Edit the rows below by swapping each instance of "camera" for "viewer", and keep all other text the same.

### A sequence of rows
========================

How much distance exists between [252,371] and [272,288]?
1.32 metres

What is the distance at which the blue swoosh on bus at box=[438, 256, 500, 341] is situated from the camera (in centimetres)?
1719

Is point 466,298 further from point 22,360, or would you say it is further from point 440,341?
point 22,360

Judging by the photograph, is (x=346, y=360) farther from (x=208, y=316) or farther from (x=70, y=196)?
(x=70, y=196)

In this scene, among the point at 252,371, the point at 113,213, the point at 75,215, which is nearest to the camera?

========================

### Written response
How much distance exists between [252,371] and [272,288]?
1.32 metres

What is the distance at which the blue swoosh on bus at box=[438, 256, 500, 341] is situated from the viewer (in centimetres)?
1719

Is point 466,298 further from point 22,360, or would you say it is further from point 440,341?
point 22,360

Judging by the photograph, is (x=346, y=360) farther from (x=208, y=316) or farther from (x=70, y=196)?
(x=70, y=196)

In this scene, among the point at 252,371, the point at 113,213, the point at 75,215, which is nearest to the viewer?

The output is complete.